SELECTED EXTRACT:
--

# I partial derivatives

1. Aug 1, 2017

### dyn

Hi.
If I have a function f ( x , t ) = x - 6t with x ( t ) = t2 and I take the partial derivative of f with respect to x I get the answer 1 as t acts as a constant so its derivative is zero. But if I substitute t with x1/2 I get the answer 1 - 3x-1/2 which is obviously different and wrong , I think ! So , why can't I do this method ?
Thanks

2. Aug 1, 2017

### FactChecker

If t is constant, then so is x=t2. Better is t = x0.5 and df/dx = 1 - 6*0.5*x-0.5

3. Aug 1, 2017

### dyn

with f(x,t) = x-6t and x(t ) = t2 then ∂f/∂x = 1 but if I substitute t for x1/2 I get a different answer. I think my first answer is correct but I don't understand why it doesn't work if I make the substitution ?

4. Aug 1, 2017

### FactChecker

No, your first answer is wrong. You can't say that x = t2, that t is constant, and that x changes (since dx ≠ 0 ). Since x and t are related, you have to say that df/dx = dx/dx -6 dt/dx and figure it out from there. t is not constant.

5. Aug 2, 2017

### Dragon27

Well, when you take a partial derivative of a function of several variables, what you get will depend, of course, on the dependencies you decide to impose on these variables. For example, you can just use a partial derivative chain rule:
$$\frac{\partial f(u,v)}{\partial x} = \frac{\partial f}{\partial u}\frac{\partial u}{\partial x} + \frac{\partial f}{\partial v}\frac{\partial v}{\partial x}$$
Now you'll have to decide how these variables (abstract first and second variables of the function of two variables $f$; I even made a different notation for these variables - $u$ and $v$, to underscore that) depend on your $x$. Since $u$ is equal to $x$, then $\frac{\partial u}{\partial x} = 1$, and you only have to decide whether you take $v=t$ independent of $x$ (then you'll basically get a partial derivative of $f$ with respect to the first variable, since $\frac{\partial u}{\partial x} = \frac{\partial t}{\partial x} = 0$) or not:
$$\frac{\partial f}{\partial u} + \frac{\partial f}{\partial t}\frac{\partial t}{\partial x}$$

6. Aug 2, 2017

### dyn

I will quote the full question and answer
Calculate ∂f/∂x for f(x,y,t) = 3x2 +2xy + y1/2t - 5xt . With x(t) = t3 and y(t) = 2t5
The answer is given as ∂f/∂x = 6x + 2y -5t.

--

SUPPLIED DATA:
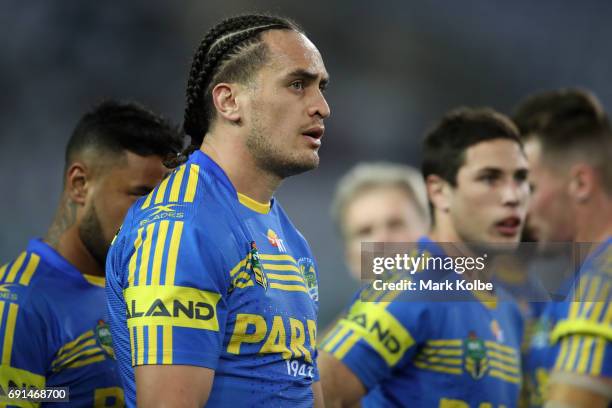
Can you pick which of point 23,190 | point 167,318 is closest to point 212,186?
point 167,318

--

PROBLEMS TO WORK ON:
1 - From the partial derivatives thread, extract the stretch from "1. Aug 1, 2017" through "this method ?".
2 - Answer these questions about the partial derivatives thread:
(a) Which user states that the first answer is wrong and that t is not constant?
(b) Which two letters does Dragon27 use for the abstract first and second variables of f?
(c) What answer is given for ∂f/∂x in the full question dyn quotes?

SOLUTION SET:
1 -
1. Aug 1, 2017

### dyn

Hi.
If I have a function f ( x , t ) = x - 6t with x ( t ) = t2 and I take the partial derivative of f with respect to x I get the answer 1 as t acts as a constant so its derivative is zero. But if I substitute t with x1/2 I get the answer 1 - 3x-1/2 which is obviously different and wrong , I think ! So , why can't I do this method ?

2 -
(a) FactChecker
(b) u and v
(c) ∂f/∂x = 6x + 2y -5t